Deleting a photo from your camera roll does not always mean it’s gone. Android keeps deleted files in a trash folder for up to 30 days. Some cloud services back up your images without you realising. If you’re hiding photos in Calculator Hide App and want them permanently removed, you need to do it correctly.
This guide walks through every step of permanently deleting hidden photos — from inside the vault, from your device, and from any backups.
How Calculator Hide App Handles File Deletion
When you import a photo into Calculator Hide App, it is encrypted and stored inside the vault. The original file in your gallery is then deleted — but “deleted” in Android means moved to a trash or recently deleted folder, not permanently erased immediately.
When you delete a file from inside Calculator Hide App’s vault, the encrypted file is removed from the vault permanently. However, if a copy of the original file was backed up to Google Photos or another cloud service before you imported it, that cloud copy still exists. Permanent deletion requires clearing both the vault and any cloud backups. Read more about what actually happens to deleted photos on Android.
Step 1: Delete the File from Inside the Vault
- Open Calculator Hide App and enter your PIN.
- Navigate to the photo or video you want to permanently delete.
- Long-press the file to select it. You can select multiple files at once.
- Tap the delete icon (usually a trash can) in the toolbar.
- Confirm the deletion when prompted. The file is removed from the encrypted vault immediately.
Step 2: Empty the Android Trash / Recently Deleted Folder
Even after deleting from the vault, the original (pre-import) file may be sitting in your Android trash. Open Google Photos, tap Library > Trash, and permanently delete any files there. On Samsung devices, open the Gallery app and check the Recycle Bin.
On Android 11 and above, files in the trash are automatically permanently deleted after 30 days. If you want them gone immediately, empty the trash manually.
Step 3: Remove Cloud Backups
If Google Photos auto-backup was enabled when you originally took or received the photo, a copy may exist in your Google Photos library even after you’ve deleted the original from your phone.
- Open Google Photos and search for the image.
- If it appears, tap and hold to select it, then delete it.
- Go to Library > Trash in Google Photos and empty it.
If you use other cloud storage services — OneDrive, Dropbox, Samsung Cloud — check those as well.

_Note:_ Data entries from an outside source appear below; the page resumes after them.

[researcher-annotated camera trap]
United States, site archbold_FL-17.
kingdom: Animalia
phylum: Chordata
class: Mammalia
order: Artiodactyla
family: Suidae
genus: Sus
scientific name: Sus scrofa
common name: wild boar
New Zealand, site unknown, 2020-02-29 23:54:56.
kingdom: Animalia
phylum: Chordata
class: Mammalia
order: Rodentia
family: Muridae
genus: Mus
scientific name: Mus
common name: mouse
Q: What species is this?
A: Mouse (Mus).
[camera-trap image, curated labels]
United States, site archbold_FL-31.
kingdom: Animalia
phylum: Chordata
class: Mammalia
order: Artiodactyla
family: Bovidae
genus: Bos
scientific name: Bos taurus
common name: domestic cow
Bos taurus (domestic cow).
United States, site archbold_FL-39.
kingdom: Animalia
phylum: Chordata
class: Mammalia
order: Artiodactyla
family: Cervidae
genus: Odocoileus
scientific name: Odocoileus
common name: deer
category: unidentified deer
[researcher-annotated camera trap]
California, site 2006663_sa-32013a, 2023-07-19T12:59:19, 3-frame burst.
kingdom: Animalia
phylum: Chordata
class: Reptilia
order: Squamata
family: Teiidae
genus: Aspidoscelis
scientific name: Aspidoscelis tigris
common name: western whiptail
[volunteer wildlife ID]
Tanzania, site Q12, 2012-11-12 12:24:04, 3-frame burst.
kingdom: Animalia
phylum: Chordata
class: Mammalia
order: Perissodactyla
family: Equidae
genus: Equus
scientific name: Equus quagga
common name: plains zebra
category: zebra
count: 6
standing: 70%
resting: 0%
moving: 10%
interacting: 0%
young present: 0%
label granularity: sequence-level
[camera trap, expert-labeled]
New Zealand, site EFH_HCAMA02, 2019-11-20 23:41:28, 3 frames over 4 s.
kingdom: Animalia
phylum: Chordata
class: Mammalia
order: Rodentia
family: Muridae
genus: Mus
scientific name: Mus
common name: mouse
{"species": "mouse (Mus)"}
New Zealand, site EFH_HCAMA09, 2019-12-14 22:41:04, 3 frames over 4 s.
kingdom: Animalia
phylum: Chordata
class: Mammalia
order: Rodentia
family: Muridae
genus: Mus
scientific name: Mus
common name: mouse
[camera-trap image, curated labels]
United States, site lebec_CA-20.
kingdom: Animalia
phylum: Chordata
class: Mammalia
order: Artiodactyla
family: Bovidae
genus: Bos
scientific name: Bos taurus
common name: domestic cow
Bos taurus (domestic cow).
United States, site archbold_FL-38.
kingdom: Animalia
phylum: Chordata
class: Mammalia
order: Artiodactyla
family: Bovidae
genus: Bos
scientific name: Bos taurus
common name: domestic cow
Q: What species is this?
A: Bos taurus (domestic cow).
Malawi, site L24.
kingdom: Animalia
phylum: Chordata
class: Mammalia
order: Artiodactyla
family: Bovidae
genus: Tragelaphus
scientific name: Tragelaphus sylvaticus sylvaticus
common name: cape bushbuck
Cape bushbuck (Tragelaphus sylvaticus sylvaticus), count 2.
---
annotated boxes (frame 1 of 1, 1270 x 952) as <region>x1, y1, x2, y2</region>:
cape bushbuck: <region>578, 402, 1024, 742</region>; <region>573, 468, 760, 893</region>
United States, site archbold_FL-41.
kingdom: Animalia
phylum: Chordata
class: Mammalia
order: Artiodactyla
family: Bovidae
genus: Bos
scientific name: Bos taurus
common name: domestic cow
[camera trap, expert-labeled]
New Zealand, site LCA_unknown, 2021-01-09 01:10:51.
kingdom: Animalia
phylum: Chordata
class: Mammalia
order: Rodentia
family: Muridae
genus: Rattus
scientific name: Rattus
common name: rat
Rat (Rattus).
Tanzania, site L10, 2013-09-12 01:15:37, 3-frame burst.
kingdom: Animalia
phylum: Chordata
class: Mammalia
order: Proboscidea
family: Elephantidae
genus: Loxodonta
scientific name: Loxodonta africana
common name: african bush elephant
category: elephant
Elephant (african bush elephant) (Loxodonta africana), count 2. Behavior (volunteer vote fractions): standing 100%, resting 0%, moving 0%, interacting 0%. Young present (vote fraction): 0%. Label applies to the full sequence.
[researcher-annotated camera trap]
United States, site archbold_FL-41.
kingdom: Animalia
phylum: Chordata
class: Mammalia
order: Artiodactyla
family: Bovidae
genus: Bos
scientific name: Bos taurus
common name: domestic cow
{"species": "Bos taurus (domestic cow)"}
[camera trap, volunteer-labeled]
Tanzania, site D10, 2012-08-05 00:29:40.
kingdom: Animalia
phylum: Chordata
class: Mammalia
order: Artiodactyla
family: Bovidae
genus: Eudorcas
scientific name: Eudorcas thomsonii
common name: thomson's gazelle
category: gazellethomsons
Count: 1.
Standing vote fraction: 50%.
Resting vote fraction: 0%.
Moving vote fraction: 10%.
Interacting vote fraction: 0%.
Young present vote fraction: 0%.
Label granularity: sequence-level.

Step 4: Disable Auto-Backup (Prevent Future Copies)
To prevent photos from being automatically backed up before you have a chance to move them into Calculator Hide App, temporarily disable Google Photos auto-backup when importing sensitive files. Go to Google Photos > Settings > Backup and toggle it off. Once your files are safely inside the vault, you can re-enable backup for your vault’s cloud storage instead.
Step 5: Verify Nothing Remains
After following all four steps, open your gallery, Google Photos, and any other photo apps and search for the deleted file by date or name. It should not appear anywhere. If you want to be thorough, understand what recovery tools can and cannot find — properly deleted, non-backed-up files are effectively unrecoverable by standard tools.
Frequently Asked Questions
Does deleting from Calculator Hide App delete the original photo too?
Deleting a file from inside the vault removes the encrypted vault copy. The original photo was deleted from your gallery when you first imported it — but it may still be in your Android trash for up to 30 days unless manually emptied.
Can someone recover a photo I deleted from Calculator Hide App?
If the photo was properly deleted from both the vault and all backups, and the trash was emptied, it is not recoverable by standard means. For a full explanation, see whether deleted photos can be recovered.
What if I delete the wrong photo by mistake?
If you deleted from the vault but have not yet emptied the Android trash, check your Google Photos or gallery trash folder — the original pre-import copy may still be there for up to 30 days.